Most of us have seen a characteristic track filter, known in some areas as a squirrel trap, and often found in bike parks. Hell, maybe you’ve even been caught in one. It happens to the best of us. More properly known as the filter feature, these are the large, intimidating rock gardens and drops or gaps that lie at the front of a trail, like a stocky bouncer guarding the door of a nightclub. , or a “You have to be this tall to ride”. ‘ sign displayed in front of a swirling roller coaster.
Although they may seem like a signal of exclusivity, they are meant to protect riders not yet ready for the track from injury and land managers from liability. If you’re like me, taken with curiosity when you open a trail map at a new bike park and want to see all there is to offer, these are meant to keep you from ending up like the cat .
“It has become part of the norm of what everyone should do to protect themselves,” Aaron Rogers, president and owner of Rock Solid Trail Contract said. Rogers worked for IMBA’s Trail Solutions for several years and now runs Rock Solid, the largest trail building company in the world.
There are two levels of protection, says Rogers: the sign and the characteristic itself. Through the sign, “You can tell people blah, blah, blah. This is a tough trail, black diamond, ride at your own risk, you may encounter unavoidable obstacles,” he says. “But we know that people don’t really read the signs all the time.So the next layer of protection is the filtering feature.
The most common are drops, “Just because you can make a drop look pretty intimidating, although they’re pretty safe for the most part,” says Rogers. Rock gardens are also typical, but the feature should set the tone for the trail. Generally, the following features and challenges on the trail are just as difficult or slightly less difficult.
Scott Chapin, risk and insurance specialist at Marsh & McLennanan Agency (MMA) who does insurance for mountain bike organizations, said the features worked on him. “I personally went on a few trails that had a filter feature and decided I didn’t want to risk injury and turning around,” he told us via email.

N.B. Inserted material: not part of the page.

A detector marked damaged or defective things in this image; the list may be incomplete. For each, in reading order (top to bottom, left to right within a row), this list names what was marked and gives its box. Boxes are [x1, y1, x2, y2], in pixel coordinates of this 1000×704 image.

Chapin added that warning signs can reduce the degree of responsibility. In one blog on the MMA website of risk on mountain bike trails, he wrote, “A lot of the claims we see relate directly to the technical characteristics of the trails. Often an aggrieved party will claim that they were not properly warned of “dangerous” trail features, such as a berm, rocks, or drops. We have seen claims paid in this exact scenario.
Signaling and filtering features are recommended as a means of potentially reducing liability. For an in-depth look at a case at the Whistler Bike Park, read Lee Lau’s article on how signage was part of the argument to absolve Whistler of liability for a serious back injury to a cyclist.
IMBA Canada throws in some unique words when describing filter functionality. “A track filter, sometimes called a gateway or qualifier, is a high-level, low-consequence obstacle that demonstrates the difficulty of the upcoming track or track feature.”
As a runner, I like the term qualifier. When I started to hit advanced and more technical trails I felt like I was ready for some of them and the feature filter often served as a final test and confidence booster before fully exploring. the trail. That is, if you can nail it.
What are your favorite trails and filter features you’ve walked or rejected?